* [Records provided]:
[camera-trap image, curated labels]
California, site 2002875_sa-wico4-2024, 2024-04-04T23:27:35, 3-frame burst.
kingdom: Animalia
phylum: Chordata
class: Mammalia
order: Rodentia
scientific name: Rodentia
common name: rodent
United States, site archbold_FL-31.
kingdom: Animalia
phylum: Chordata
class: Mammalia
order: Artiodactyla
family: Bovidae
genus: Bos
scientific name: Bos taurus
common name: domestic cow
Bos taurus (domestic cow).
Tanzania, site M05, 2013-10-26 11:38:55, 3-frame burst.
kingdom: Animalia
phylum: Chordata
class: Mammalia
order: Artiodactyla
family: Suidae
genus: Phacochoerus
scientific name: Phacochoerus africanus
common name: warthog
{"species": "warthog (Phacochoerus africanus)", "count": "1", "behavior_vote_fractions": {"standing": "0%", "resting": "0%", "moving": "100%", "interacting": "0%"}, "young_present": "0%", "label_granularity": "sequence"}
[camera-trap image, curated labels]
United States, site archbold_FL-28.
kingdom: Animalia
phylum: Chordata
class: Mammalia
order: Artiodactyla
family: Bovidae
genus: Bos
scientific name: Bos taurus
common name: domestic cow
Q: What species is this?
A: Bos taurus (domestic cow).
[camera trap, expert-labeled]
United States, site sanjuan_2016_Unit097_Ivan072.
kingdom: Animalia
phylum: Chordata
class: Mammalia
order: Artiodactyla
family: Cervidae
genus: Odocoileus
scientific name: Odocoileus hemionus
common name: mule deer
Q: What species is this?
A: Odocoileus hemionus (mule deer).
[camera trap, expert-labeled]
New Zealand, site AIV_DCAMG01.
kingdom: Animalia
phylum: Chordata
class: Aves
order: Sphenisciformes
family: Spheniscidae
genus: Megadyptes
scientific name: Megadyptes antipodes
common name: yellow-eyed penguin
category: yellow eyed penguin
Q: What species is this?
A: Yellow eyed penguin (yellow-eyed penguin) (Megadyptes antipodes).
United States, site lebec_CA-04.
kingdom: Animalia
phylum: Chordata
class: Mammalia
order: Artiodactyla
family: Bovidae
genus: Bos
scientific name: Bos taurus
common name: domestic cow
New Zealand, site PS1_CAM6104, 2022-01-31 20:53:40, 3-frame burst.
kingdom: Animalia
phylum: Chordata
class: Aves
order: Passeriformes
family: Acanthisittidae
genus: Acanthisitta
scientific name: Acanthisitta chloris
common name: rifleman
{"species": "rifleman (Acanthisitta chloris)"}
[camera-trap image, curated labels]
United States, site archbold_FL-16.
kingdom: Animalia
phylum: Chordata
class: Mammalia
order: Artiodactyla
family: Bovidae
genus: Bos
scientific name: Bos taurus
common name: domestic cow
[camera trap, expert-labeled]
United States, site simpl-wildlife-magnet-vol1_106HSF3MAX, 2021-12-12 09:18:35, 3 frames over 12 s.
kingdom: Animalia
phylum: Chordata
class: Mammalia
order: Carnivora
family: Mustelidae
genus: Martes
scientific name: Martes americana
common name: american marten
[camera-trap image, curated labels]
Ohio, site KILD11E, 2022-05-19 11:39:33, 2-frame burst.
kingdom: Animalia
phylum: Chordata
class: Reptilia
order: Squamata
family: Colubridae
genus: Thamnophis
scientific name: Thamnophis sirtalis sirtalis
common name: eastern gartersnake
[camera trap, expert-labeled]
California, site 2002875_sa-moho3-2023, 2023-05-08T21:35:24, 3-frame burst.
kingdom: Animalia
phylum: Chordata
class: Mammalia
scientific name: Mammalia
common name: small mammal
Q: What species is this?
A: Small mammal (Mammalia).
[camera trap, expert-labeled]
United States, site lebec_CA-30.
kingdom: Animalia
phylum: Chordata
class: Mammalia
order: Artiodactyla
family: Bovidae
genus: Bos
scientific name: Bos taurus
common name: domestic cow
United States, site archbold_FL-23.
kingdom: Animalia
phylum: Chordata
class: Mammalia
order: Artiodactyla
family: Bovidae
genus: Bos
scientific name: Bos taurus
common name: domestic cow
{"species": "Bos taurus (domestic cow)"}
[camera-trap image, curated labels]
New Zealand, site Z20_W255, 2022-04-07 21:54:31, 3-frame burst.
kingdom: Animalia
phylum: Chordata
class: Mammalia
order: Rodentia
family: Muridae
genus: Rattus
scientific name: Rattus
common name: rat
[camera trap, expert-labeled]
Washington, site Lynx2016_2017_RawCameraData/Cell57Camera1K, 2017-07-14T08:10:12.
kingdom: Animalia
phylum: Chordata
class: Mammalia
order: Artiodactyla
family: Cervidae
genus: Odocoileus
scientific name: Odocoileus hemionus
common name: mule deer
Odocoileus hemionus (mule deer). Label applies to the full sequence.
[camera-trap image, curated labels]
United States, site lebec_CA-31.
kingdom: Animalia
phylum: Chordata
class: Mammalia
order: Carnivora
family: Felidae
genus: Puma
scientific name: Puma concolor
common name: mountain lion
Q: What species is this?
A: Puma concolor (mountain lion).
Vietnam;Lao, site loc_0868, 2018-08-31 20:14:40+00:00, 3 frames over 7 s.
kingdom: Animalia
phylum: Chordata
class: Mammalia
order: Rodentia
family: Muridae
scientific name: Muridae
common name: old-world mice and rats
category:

* [Work request]: Print the line that contains "scientific name: Puma concolor", then every later line of the entries above up to and including the last, all exactly as written.

* [Completed task]:
scientific name: Puma concolor
common name: mountain lion
Q: What species is this?
A: Puma concolor (mountain lion).
Vietnam;Lao, site loc_0868, 2018-08-31 20:14:40+00:00, 3 frames over 7 s.
kingdom: Animalia
phylum: Chordata
class: Mammalia
order: Rodentia
family: Muridae
scientific name: Muridae
common name: old-world mice and rats
category:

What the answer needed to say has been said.